When the HomeAway team was thinking up their next big campaign, they landed on a seemingly crazy idea: Create a contest that gives travelers from around the world the chance to win a trip to Paris and spend the night in the Eiffel Tower. This had never been done before, but the company, which lists over one million live vacation rental properties in 190 countries on its site, didn’t back down. In June and July, four lucky winners and their guests spent a night in the iconic landmark.
The winners won the giveaway, called “Eiffel Tower All Yours,” by answering a simple question: What would you do if the HomeAway Eiffel Tower Apartment was all yours for a night?
Of course most VR companies don’t have the resources to pull off such a project, but the lessons learned from HomeAway’s campaign can apply to any big idea for companies large and small. We spoke to Bill Furlong, vice president of North American Business at HomeAway, just weeks before the winners were announced about the highlights and challenges of the campaign.
What were some of your key takeaways from carrying out this project?
No matter what you’re doing, let your team dream. If you’ve got a VR management company on the outer banks of North Carolina or Hawaii, let your team dream about what could be or what you could do. You’ll only do something extraordinary if you let your team think about extraordinary ideas.
Be true to your brand promise. We wanted to bring to life the whole home experience. The ideas that allow you to tell the story of what your brand is about are the ones that resonate.
You’ve got to sweat the details. There’s the project plan with a thousand moving parts and you have to think about those details and work them really hard.

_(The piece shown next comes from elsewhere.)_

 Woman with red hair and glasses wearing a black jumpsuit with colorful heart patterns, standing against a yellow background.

Whatever you can do with your local community, think about putting as much of your wood behind that barrel as possible. It’s not just about letting someone spend the night in the Eiffel Tower, but also about making that available for people to visit while they’re in Paris, tying it into the Euro Cup, our website, our media and ad planning—how can you put everything behind that program and execute it well? That’s where it goes from being a good idea to magic.

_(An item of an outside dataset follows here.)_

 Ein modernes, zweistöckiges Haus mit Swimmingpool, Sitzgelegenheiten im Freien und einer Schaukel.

The Eiffel Tower stay also includes a gourmet dinner and round-trip transportation. Why the extras? Is this what the VR experience needs to be?
In terms of the entire elements of a vacation, no I don’t think that there’s any major theme here for where the VR experience is going. But in the lodging part of the vacation experience, more and more people aren’t satisfied with staying in a box in a big building in a nondescript location in an average part of town. People are looking for something that’s a really special experience. You see it in the level of repeat stays in VRs. Eighty-four percent [of guests] plan to stay in a VR again after they do it the first time.
Part of the giveaway included the #EiffelTowerAllYours social media campaign. Why was it important to include this?
More than ever doing great marketing is about a conversation and about involving the people you’re reaching. The day we announced this program, I went out to dinner with a group of friends. There were some people there I didn’t know, and they asked what I did, and someone had heard about the Eiffel Tower [giveaway]. We started talking about what you would do if you spent a night there. That let them feel part of it and [they had] a conversation that wasn’t artificial. There are people around the globe having a conversation just like this.